Which works, but I know there's a way to avoid the nested pattern matching. 哪个可行,但是我知道有一种避免嵌套模式匹配的方法。 I thought this was what bind would do for me, so I tried
我以为这就是bind对我的影响,所以我尝试了
parseUser :: ServerPart (Maybe User)
addUser :: User -> ServerPart (Maybe ())
case parseUser >>= saveUser of
Just _ -> success
Nothing -> error
and 和
savedUser <- (parseUser >>= saveUser)
case savedUser of
Just _ -> success
Nothing -> error
But I get the following error: 但是我收到以下错误:
Couldn't match type ‘Maybe a0’ with ‘User’
Expected type: Maybe a0 -> ServerPartT IO (Maybe (Key User))
Actual type: User -> ServerPart (Maybe (Key User))
In the second argument of ‘(>>=)’, namely ‘saveUser’
In the expression: parseBody >>= saveUser
which I take to mean >>=
is applying saveUser
to the Maybe User
instead of the User
that I need it to, and I'm not sure how to finagle the types to match. 我的意思是
>>=
正在将saveUser
应用于Maybe User
而不是我需要的User
,而且我不确定如何确定类型以匹配。 How can I rewrite this to avoid the nested pattern matching? 我该如何重写以避免嵌套模式匹配?
While I would argue that the original way you have it written is the most readable approach, taking this as an exercise, the MaybeT monad transformer is what you are looking for. 尽管我认为原始的编写方式是最易读的方法,但作为练习,MaybeT monad转换器正是您所需要的。

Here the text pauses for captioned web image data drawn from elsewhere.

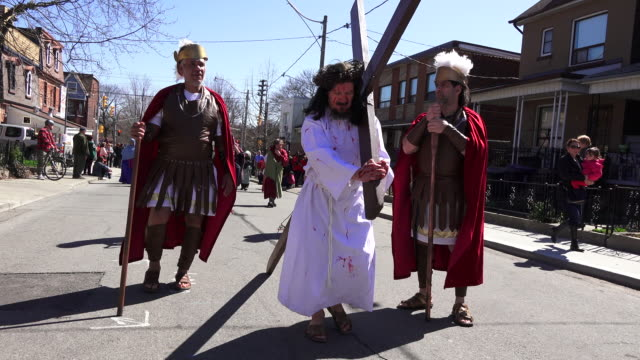 Joseph Rauti carries the Christian cross during the procession in Holy Week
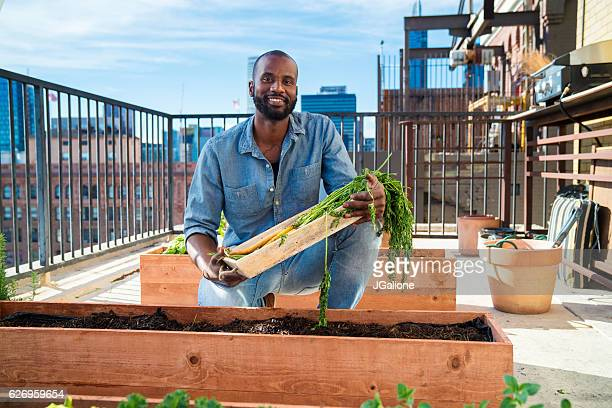 Portrait of a man tending to his rooftop garden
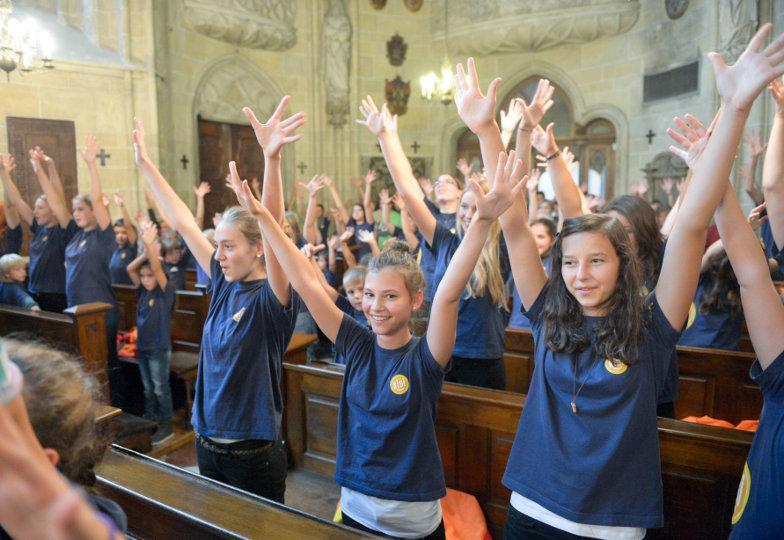 Kinder und Jugendliche heben beim Singen die Hände in die Höhe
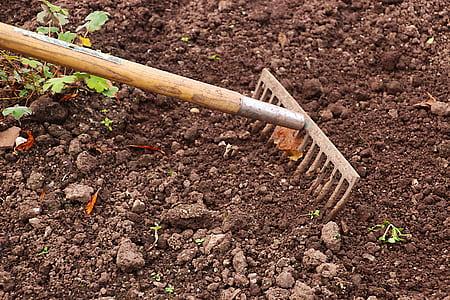 brown rake on soil
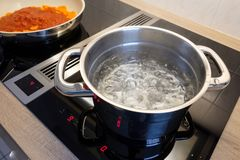 Boiling water in a cooking pot an a pan on a stove. Boiling water in a cooking pot an a pan on a induction stove stock photo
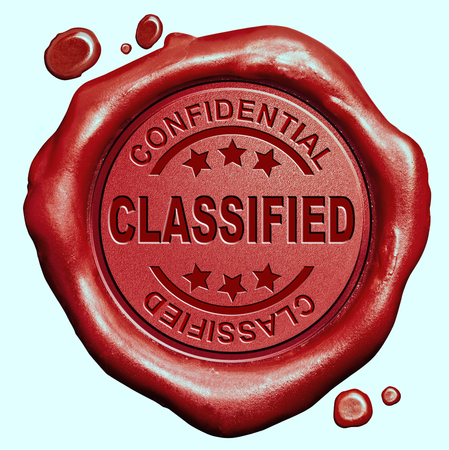 classified: classified confidential information secret info red wax seal stamp button Stock Photo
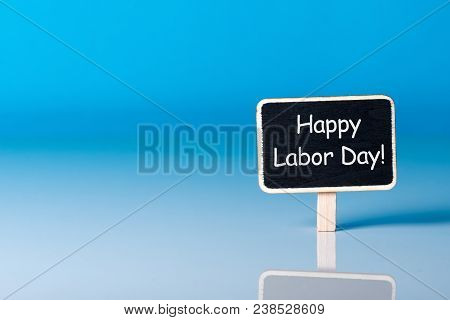 Labour Day - May 1st. Day 1 Of Month, Text At Little Woden Tag On Blue Background With Copy Space. S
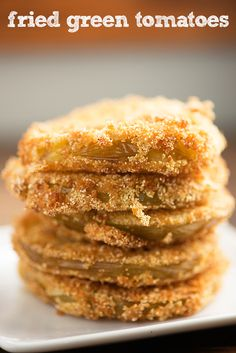 Ever wondered how to make fried green tomatoes? This is my favorite fried green tomatoes recipe and I think you'll love it, too! The cajun remoulade makes a great dip. I am not a gardener. Okra, Vegetable Dishes, Vegetable Recipes, Cajun Remoulade, My Favorite Food, Favorite Recipes, Green Tomato Recipes, Fried Green Tomatoes, Side Recipes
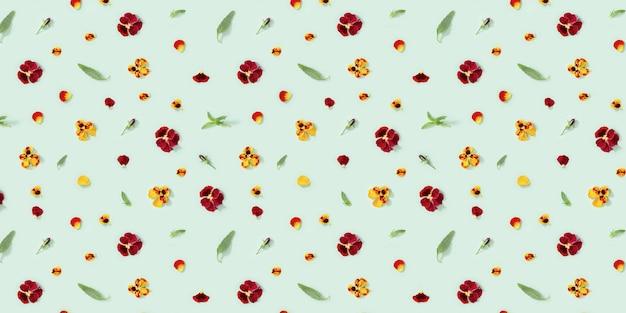 Motivo floreale moderno con fiori viola del pensiero gialli e rossi, foglie verdi, boccioli. petali, piccolo ornamento floreale stagionale estivo.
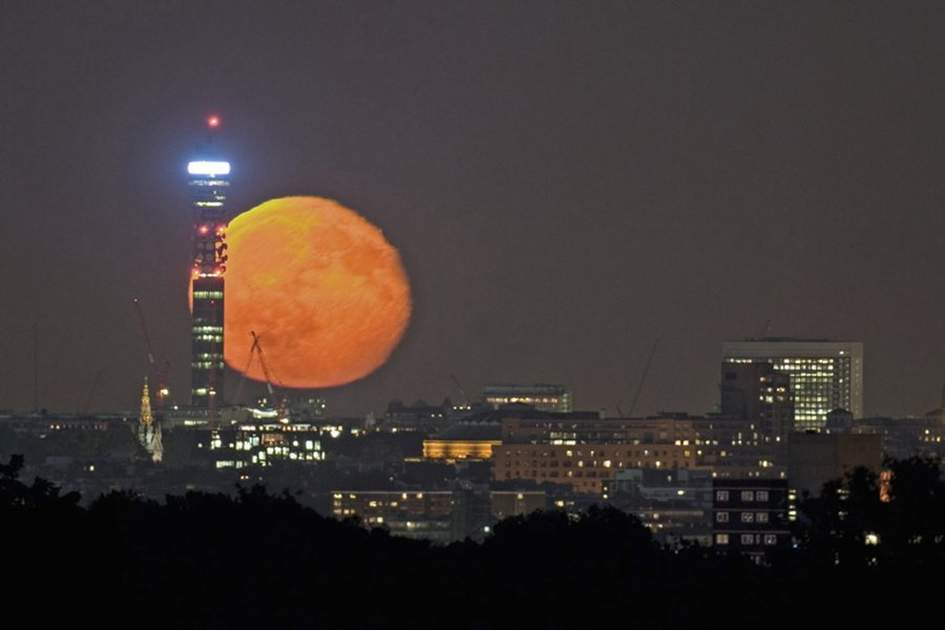 Moon behind the BT Tower in London, (photo by James Macdonald)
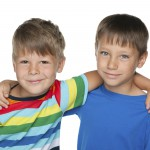 Two smiling little boys are standing together against the white background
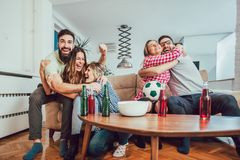 Happy friends or football fans watching soccer on tv. And celebrating victory at home.Friendship, sports and entertainment concept Stock Photography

The problem you are running into is that your are trying to jump between the ServerPart monad and the Maybe monad. 您遇到的问题是您正在尝试在ServerPart monad和Maybe monad之间跳转。 This is why you can't directly bind parseBody and saveUser.
这就是为什么您不能直接绑定parseBody和saveUser的原因。 Monad transformers allow you to combine monads to avoid this problem.

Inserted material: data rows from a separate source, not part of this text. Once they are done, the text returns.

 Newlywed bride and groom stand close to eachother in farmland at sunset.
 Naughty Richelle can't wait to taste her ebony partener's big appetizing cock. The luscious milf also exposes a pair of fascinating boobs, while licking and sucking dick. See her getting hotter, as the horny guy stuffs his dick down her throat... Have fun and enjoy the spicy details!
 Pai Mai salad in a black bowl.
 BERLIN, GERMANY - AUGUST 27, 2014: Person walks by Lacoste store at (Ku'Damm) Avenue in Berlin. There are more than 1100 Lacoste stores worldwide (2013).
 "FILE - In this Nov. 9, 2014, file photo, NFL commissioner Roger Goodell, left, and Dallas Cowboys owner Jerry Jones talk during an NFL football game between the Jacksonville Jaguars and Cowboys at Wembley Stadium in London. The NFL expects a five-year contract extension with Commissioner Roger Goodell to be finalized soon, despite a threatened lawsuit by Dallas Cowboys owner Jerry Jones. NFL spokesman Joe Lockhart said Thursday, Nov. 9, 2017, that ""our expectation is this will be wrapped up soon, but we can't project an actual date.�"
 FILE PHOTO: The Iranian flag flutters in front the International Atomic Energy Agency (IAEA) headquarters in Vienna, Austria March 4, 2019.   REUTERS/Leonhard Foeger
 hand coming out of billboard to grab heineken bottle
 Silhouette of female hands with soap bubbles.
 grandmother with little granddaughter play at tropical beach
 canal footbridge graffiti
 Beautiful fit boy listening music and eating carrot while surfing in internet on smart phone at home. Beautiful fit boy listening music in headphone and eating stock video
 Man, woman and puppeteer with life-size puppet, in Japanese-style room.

Monad变压器使您可以组合Monad来避免此问题。
import Control.Monad.Trans.Maybe
postUser :: ServerPart Response
postUser = do
-- parseBody :: MaybeT ServerPart User
-- saveUser :: User -> MaybeT ServerPart (Key User)
user <- runMaybeT $ parseBody >>= saveUser
case user of
Just _ -> successResponse
Nothing -> errorResponse "Error saving user"

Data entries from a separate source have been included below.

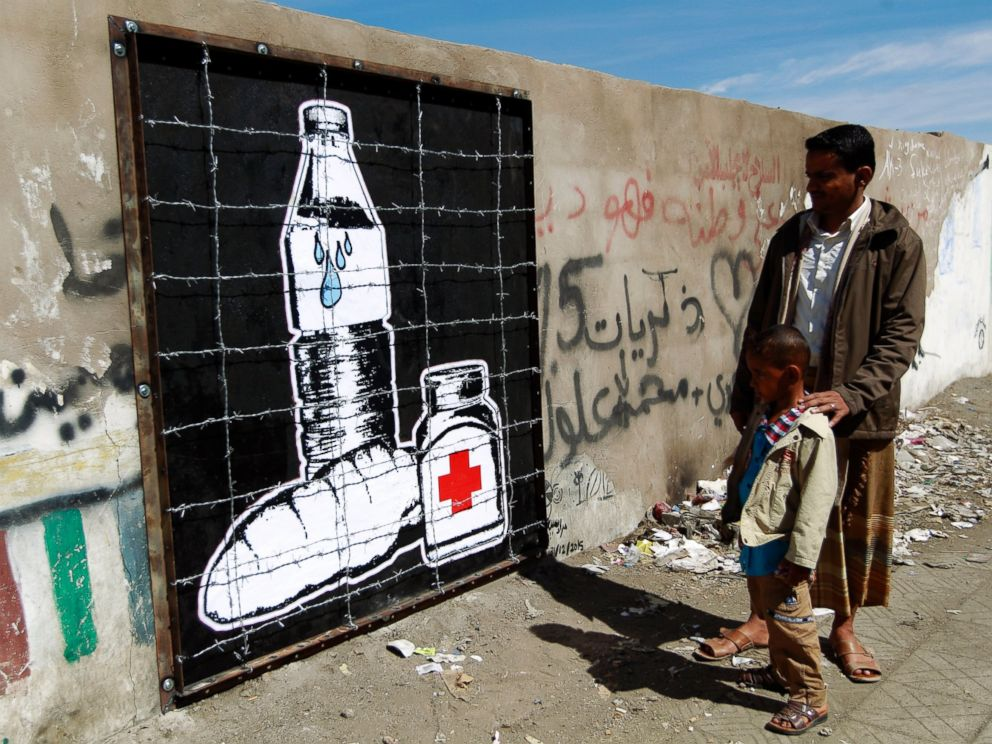 PHOTO: Yemenis look at a piece of art by Murad Subay depicting the blockade in Yemen and the prevention of the entry of food and medicine due to the military campaign against Iran-backed rebels, in Sanaa, Yemen, Dec. 31, 2015.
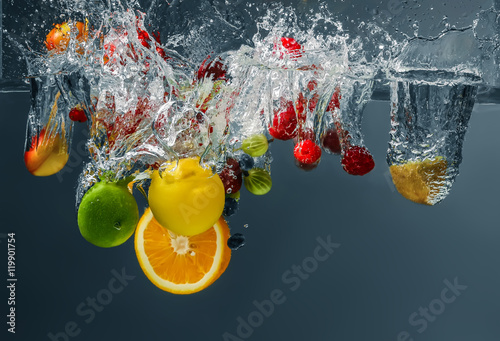 Fototapeten Wasserfalle Different fruits and berries falling in water on dark background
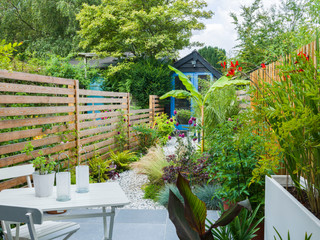 Patio with a small table, lush planting, a white planter and a slatted cedar fence behind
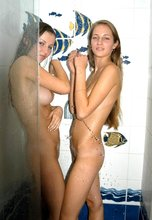 Blond-haired beauties gleefully making out in the shower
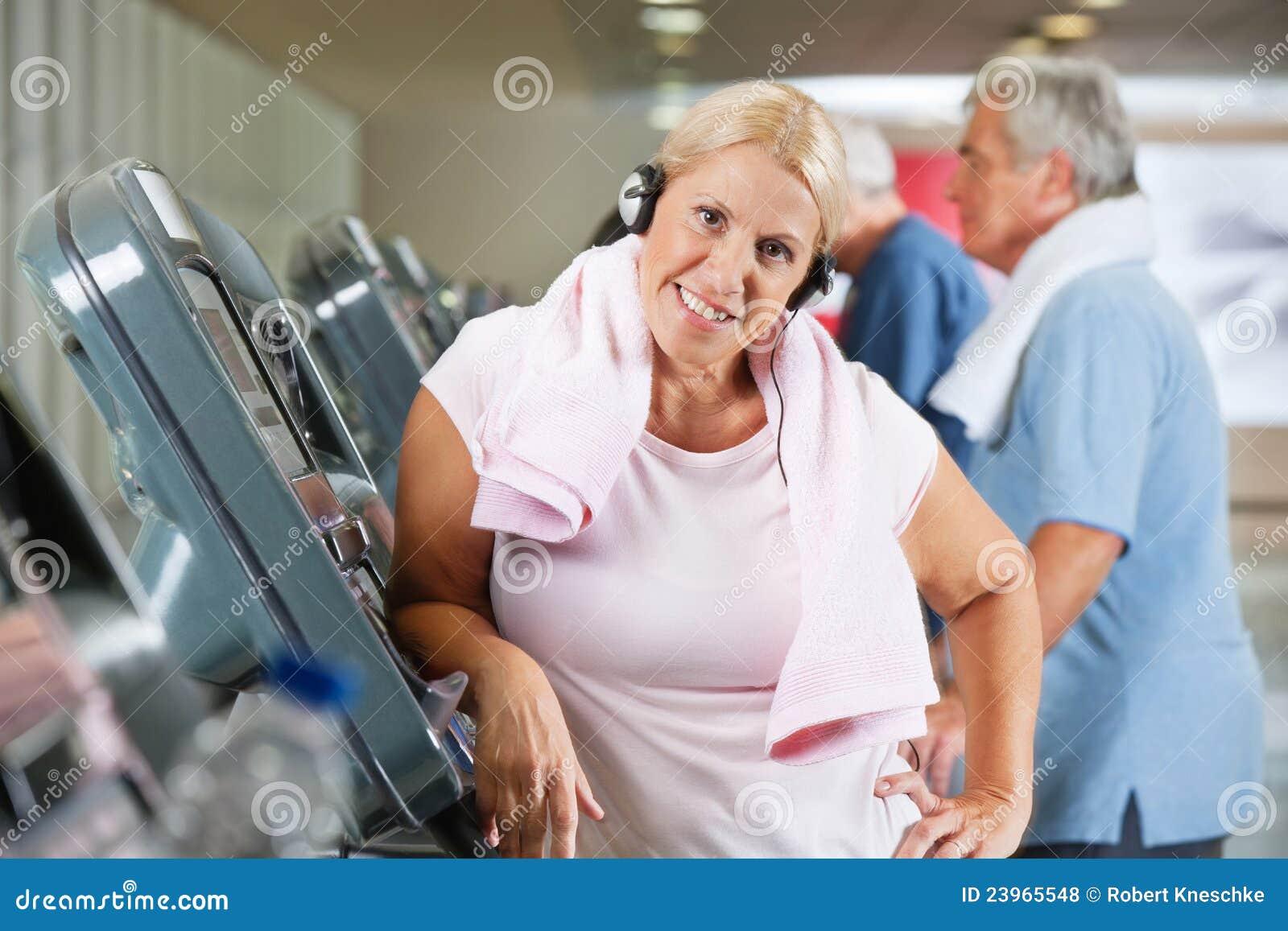 Femme aîné sur le tapis roulant en gymnastique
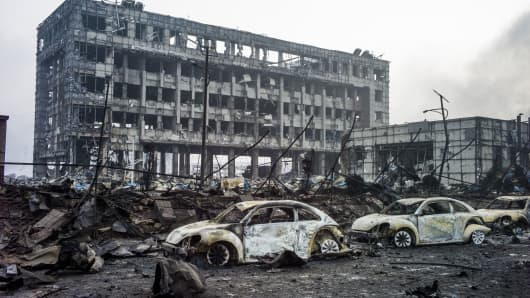 Burnt out Volkswagen cars are pictured amongst the damage on the second morning after a series of explosions at a chemical warehouse hit the city of Tianjin, in northern China on August 14, 2015.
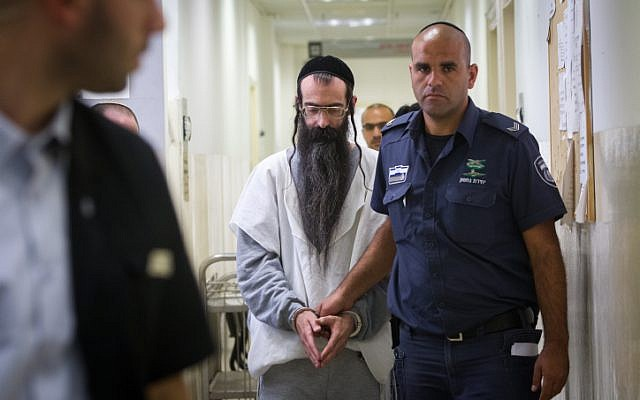 Accused Jerusalem Gay Pride Parade attacker Yishai Schlissel is escorted by police after his hearing at the Jerusalem District Court on August 11, 2015. (Miriam Alster/Flash90)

You will need to refactor your parseBody and saveUser functions to use the MaybeT monad. 您将需要重构parseBody和saveUser函数以使用MaybeT monad。 Since I can't see these functions, I can't help you there, but it can usually be done easily using
lift
from Control.Applicative. 由于看不到这些功能,因此无法为您提供帮助,但是通常可以使用Control.Applicative中的
lift
轻松完成此操作。
Useful links on monad transformers: monad变压器上的有用链接:
https://en.wikibooks.org/wiki/Haskell/Monad_transformers https://www.schoolofhaskell.com/user/commercial/content/monad-transformers https://zh.wikibooks.org/wiki/Haskell/Monad_transformers https://www.schoolofhaskell.com/user/commercial/content/monad-transformers
EDIT: MaybeT for parseBody 编辑:也许是parseBody
parseBody :: FromJSON a => MaybeT ServerPart a
parseBody = MaybeT $ fmap A.decode getBody
And just as a general tip: bar >>= (return . f)
is equivalent to fmap f bar
. 就像一般提示:
bar >>= (return . f)
fmap f bar
bar >>= (return . f)
等效于fmap f bar
。 The latter being cleaner and more general since it does not require the monad instance. 后者更干净,更通用,因为它不需要monad实例。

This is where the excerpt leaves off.